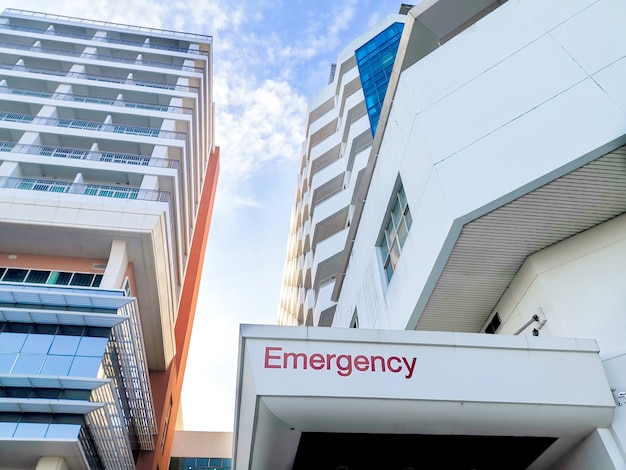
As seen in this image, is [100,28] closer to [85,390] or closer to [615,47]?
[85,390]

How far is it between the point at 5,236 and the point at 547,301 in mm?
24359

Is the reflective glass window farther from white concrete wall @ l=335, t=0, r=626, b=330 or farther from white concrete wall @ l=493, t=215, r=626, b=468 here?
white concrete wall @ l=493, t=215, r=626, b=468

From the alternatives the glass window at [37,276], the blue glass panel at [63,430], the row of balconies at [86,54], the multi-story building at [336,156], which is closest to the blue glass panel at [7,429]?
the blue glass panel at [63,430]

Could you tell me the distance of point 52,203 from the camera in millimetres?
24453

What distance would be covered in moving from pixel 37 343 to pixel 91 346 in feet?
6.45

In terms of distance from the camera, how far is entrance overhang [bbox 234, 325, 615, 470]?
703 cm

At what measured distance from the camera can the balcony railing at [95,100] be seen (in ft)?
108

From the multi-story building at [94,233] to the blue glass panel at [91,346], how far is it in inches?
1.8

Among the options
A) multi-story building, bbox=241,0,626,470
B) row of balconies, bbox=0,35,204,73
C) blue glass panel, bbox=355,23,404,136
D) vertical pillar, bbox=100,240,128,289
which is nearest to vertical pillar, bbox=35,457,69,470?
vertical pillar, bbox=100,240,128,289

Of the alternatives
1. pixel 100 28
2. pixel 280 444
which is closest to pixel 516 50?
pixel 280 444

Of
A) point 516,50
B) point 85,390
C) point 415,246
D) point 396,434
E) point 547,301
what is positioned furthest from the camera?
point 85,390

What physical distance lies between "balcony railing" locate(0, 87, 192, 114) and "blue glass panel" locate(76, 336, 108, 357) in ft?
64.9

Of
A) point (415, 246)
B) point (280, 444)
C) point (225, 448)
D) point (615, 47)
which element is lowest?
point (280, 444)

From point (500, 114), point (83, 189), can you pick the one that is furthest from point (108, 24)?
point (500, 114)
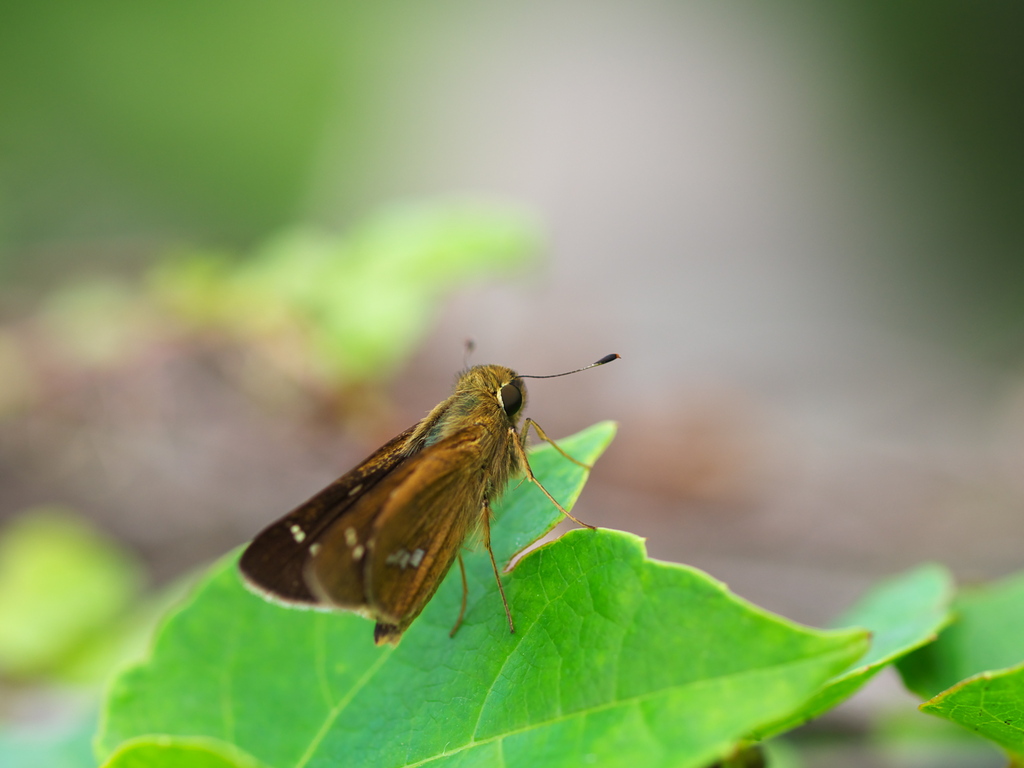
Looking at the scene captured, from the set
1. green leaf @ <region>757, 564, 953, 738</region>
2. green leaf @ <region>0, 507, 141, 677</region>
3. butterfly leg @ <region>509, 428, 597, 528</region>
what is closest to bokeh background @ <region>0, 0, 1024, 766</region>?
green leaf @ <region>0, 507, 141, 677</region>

------------------------

**Qué se pide**
Convierte las líneas de todos los registros anteriores en una lista numerada. Omite las líneas en blanco y las marcas de imagen.

**Solución del ejercicio**
1. As seen in this image, is [100,28] closer to [85,390] or closer to [615,47]?
2. [85,390]
3. How far is it between the point at 5,236 and the point at 547,301 in mm?
4. 24359
5. Is the reflective glass window farther from white concrete wall @ l=335, t=0, r=626, b=330 or farther from white concrete wall @ l=493, t=215, r=626, b=468 here?
6. white concrete wall @ l=493, t=215, r=626, b=468
7. From the alternatives the glass window at [37,276], the blue glass panel at [63,430], the row of balconies at [86,54], the multi-story building at [336,156], which is closest to the blue glass panel at [7,429]?
8. the blue glass panel at [63,430]
9. Could you tell me the distance of point 52,203 from the camera in millimetres?
10. 24453
11. What distance would be covered in moving from pixel 37 343 to pixel 91 346 in feet?
12. 6.45
13. In terms of distance from the camera, how far is entrance overhang [bbox 234, 325, 615, 470]?
14. 703 cm
15. At what measured distance from the camera can the balcony railing at [95,100] be seen (in ft)?
16. 108
17. From the multi-story building at [94,233] to the blue glass panel at [91,346], how far is it in inches?
18. 1.8
19. Among the options
20. A) multi-story building, bbox=241,0,626,470
21. B) row of balconies, bbox=0,35,204,73
22. C) blue glass panel, bbox=355,23,404,136
23. D) vertical pillar, bbox=100,240,128,289
24. which is nearest to vertical pillar, bbox=35,457,69,470?
25. vertical pillar, bbox=100,240,128,289
26. Of the alternatives
27. 1. pixel 100 28
28. 2. pixel 280 444
29. which is closest to pixel 516 50?
30. pixel 280 444
31. Of
32. A) point 516,50
33. B) point 85,390
34. C) point 415,246
35. D) point 396,434
36. E) point 547,301
37. what is positioned furthest from the camera?
38. point 85,390
39. What physical distance lies between "balcony railing" locate(0, 87, 192, 114) and "blue glass panel" locate(76, 336, 108, 357) in ft?
40. 64.9
41. Of
42. A) point (415, 246)
43. B) point (280, 444)
44. C) point (225, 448)
45. D) point (615, 47)
46. which element is lowest?
47. point (280, 444)
48. From point (500, 114), point (83, 189), can you pick the one that is furthest from point (108, 24)?
49. point (500, 114)
50. Looking at the scene captured, from the set
51. 1. green leaf @ <region>757, 564, 953, 738</region>
52. 2. green leaf @ <region>0, 507, 141, 677</region>
53. 3. butterfly leg @ <region>509, 428, 597, 528</region>
54. what is closest to bokeh background @ <region>0, 0, 1024, 766</region>?
55. green leaf @ <region>0, 507, 141, 677</region>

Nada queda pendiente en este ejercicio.